▶ RECORDS TO PROCESS:
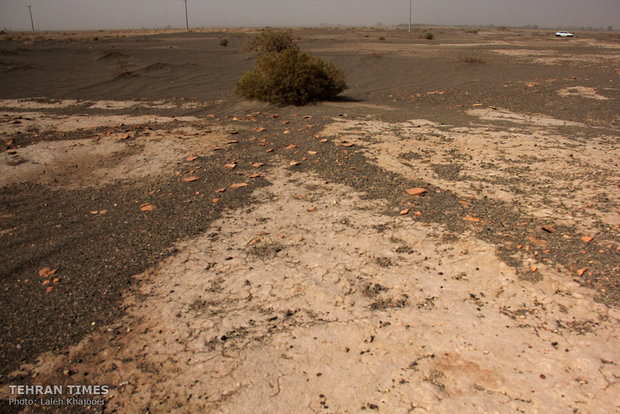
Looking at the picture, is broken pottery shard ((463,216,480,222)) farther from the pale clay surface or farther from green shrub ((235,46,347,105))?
green shrub ((235,46,347,105))

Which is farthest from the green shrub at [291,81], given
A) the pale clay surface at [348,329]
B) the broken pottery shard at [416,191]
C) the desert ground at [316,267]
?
the pale clay surface at [348,329]

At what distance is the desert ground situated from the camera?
2680 millimetres

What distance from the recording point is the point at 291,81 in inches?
421

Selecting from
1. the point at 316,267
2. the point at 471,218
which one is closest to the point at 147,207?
the point at 316,267

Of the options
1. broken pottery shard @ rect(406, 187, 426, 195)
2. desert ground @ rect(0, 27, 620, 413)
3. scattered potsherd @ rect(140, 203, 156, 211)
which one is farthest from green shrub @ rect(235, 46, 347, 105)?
scattered potsherd @ rect(140, 203, 156, 211)

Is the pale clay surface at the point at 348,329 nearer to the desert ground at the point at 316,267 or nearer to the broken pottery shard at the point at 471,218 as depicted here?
the desert ground at the point at 316,267

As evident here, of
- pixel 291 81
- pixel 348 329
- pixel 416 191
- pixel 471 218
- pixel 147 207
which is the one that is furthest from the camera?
pixel 291 81

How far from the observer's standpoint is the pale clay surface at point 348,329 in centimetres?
257

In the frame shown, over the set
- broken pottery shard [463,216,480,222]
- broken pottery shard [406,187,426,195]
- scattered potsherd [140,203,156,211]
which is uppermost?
broken pottery shard [406,187,426,195]

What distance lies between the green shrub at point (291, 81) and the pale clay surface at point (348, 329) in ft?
21.2

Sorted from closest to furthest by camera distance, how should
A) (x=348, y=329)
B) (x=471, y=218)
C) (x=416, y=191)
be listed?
(x=348, y=329) → (x=471, y=218) → (x=416, y=191)

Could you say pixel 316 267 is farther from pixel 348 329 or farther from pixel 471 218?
pixel 471 218

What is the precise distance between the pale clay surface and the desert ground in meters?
0.02

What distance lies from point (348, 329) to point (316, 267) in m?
0.87
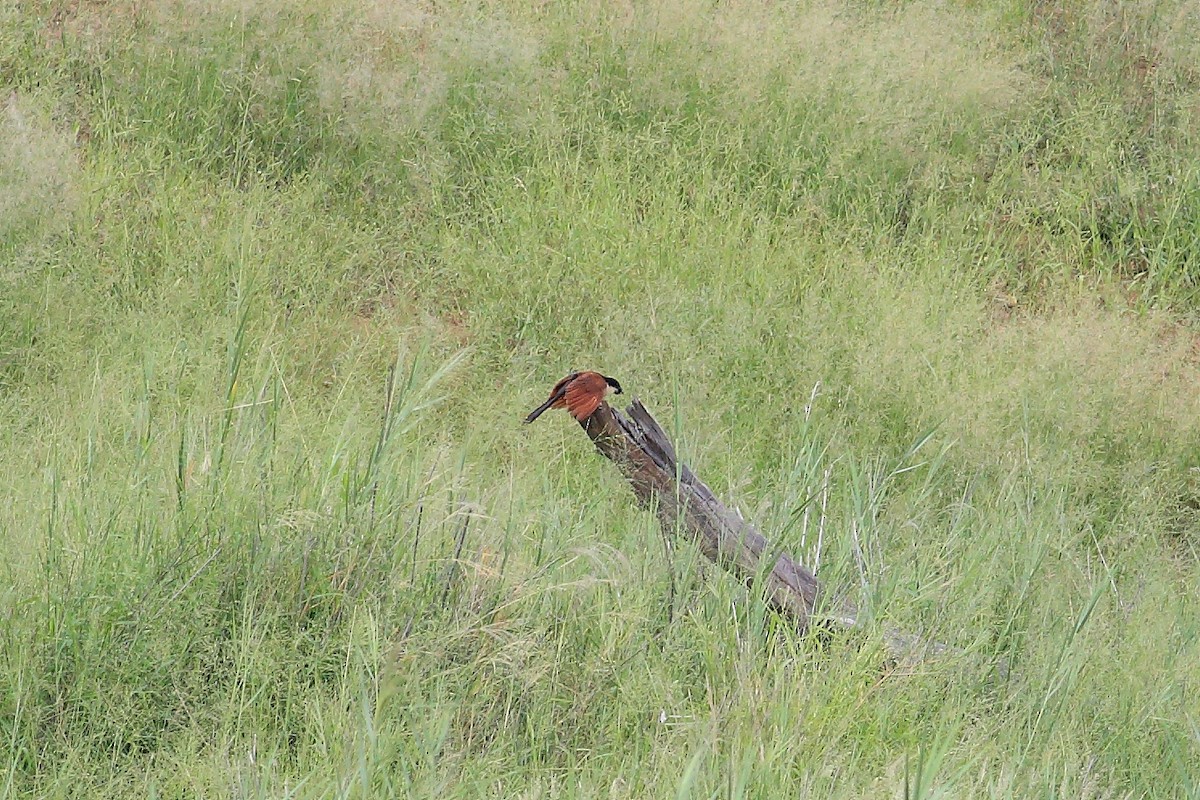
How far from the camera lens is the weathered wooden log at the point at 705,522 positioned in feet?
7.27

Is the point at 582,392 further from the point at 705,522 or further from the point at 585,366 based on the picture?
the point at 585,366

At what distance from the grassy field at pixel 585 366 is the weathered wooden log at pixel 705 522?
5 cm

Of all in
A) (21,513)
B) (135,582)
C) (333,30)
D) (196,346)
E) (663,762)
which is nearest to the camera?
(663,762)

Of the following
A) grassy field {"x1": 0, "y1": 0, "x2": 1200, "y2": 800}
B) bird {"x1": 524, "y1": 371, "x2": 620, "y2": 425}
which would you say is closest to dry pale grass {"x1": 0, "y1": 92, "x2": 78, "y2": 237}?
grassy field {"x1": 0, "y1": 0, "x2": 1200, "y2": 800}

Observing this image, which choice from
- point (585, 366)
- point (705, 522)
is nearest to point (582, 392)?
point (705, 522)

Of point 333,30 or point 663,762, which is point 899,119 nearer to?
point 333,30

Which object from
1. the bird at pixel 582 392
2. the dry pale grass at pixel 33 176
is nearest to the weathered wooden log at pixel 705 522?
the bird at pixel 582 392

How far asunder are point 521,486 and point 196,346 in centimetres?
103

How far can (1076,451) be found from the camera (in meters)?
3.38

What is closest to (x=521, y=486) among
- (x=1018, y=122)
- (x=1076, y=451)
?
(x=1076, y=451)

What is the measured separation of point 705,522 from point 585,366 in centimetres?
136

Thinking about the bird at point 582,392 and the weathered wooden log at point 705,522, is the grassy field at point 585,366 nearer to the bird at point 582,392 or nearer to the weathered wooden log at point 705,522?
the weathered wooden log at point 705,522

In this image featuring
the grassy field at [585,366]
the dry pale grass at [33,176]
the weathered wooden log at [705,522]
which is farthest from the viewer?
the dry pale grass at [33,176]

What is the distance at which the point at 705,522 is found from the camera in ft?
7.55
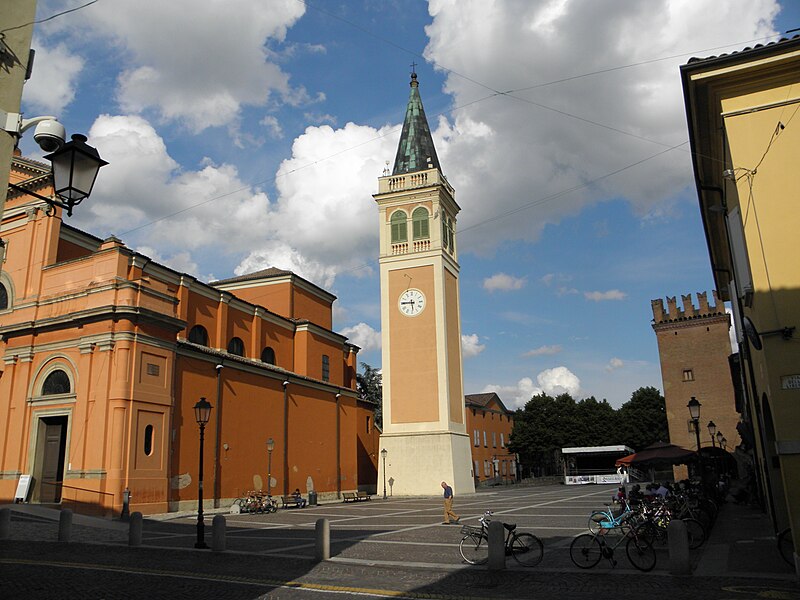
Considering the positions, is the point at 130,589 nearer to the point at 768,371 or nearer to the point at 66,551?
the point at 66,551

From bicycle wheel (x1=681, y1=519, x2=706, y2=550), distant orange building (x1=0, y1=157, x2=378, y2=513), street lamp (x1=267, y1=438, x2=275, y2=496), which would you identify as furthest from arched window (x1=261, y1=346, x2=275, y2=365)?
bicycle wheel (x1=681, y1=519, x2=706, y2=550)

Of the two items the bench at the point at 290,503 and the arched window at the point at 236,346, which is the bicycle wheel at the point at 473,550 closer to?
the bench at the point at 290,503

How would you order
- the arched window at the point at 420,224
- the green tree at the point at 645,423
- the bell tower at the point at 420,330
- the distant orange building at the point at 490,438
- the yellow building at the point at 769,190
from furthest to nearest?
the green tree at the point at 645,423 < the distant orange building at the point at 490,438 < the arched window at the point at 420,224 < the bell tower at the point at 420,330 < the yellow building at the point at 769,190

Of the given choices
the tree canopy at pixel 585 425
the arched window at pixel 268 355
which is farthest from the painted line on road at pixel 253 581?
the tree canopy at pixel 585 425

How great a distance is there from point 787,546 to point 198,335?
1120 inches

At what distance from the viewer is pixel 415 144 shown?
49594mm

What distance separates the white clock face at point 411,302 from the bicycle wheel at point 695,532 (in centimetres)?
3077

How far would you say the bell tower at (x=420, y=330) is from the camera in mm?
41375

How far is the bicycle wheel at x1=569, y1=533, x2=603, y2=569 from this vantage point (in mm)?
11211

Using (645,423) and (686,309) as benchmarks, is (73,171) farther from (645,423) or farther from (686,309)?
(645,423)

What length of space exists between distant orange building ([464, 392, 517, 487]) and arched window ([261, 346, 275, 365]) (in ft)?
96.0

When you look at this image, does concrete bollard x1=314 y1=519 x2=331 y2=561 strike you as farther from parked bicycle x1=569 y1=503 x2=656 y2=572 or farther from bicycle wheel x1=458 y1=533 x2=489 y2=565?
parked bicycle x1=569 y1=503 x2=656 y2=572

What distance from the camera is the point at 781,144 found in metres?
10.4

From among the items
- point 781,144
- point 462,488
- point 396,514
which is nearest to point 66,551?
point 396,514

▶ WHAT TO DO: Go back to the data above and please quote exactly, and only, the lines from the line with "Of the given choices" through its last line.

▶ ANSWER TO THE PROBLEM:
Of the given choices
the tree canopy at pixel 585 425
the arched window at pixel 268 355
which is farthest from the painted line on road at pixel 253 581?
the tree canopy at pixel 585 425

How great a distance is there from point 787,546 to point 198,335?
1120 inches

At what distance from the viewer is pixel 415 144 shown?
49594mm

What distance separates the white clock face at point 411,302 from the bicycle wheel at point 695,532 (in centimetres)?
3077

How far would you say the bell tower at (x=420, y=330) is from the camera in mm?
41375

How far is the bicycle wheel at x1=569, y1=533, x2=603, y2=569 from this vantage point (in mm)?
11211

Using (645,423) and (686,309) as benchmarks, is (73,171) farther from (645,423) or farther from (686,309)?
(645,423)

What length of space exists between distant orange building ([464, 392, 517, 487]) and arched window ([261, 346, 275, 365]) (in ft)?
96.0

When you look at this image, does concrete bollard x1=314 y1=519 x2=331 y2=561 strike you as farther from parked bicycle x1=569 y1=503 x2=656 y2=572 or farther from bicycle wheel x1=458 y1=533 x2=489 y2=565?
parked bicycle x1=569 y1=503 x2=656 y2=572

What distance from the camera is the point at 781,144 found in metres?
10.4

From among the items
- point 781,144
- point 462,488
- point 396,514
which is nearest to point 66,551?
point 396,514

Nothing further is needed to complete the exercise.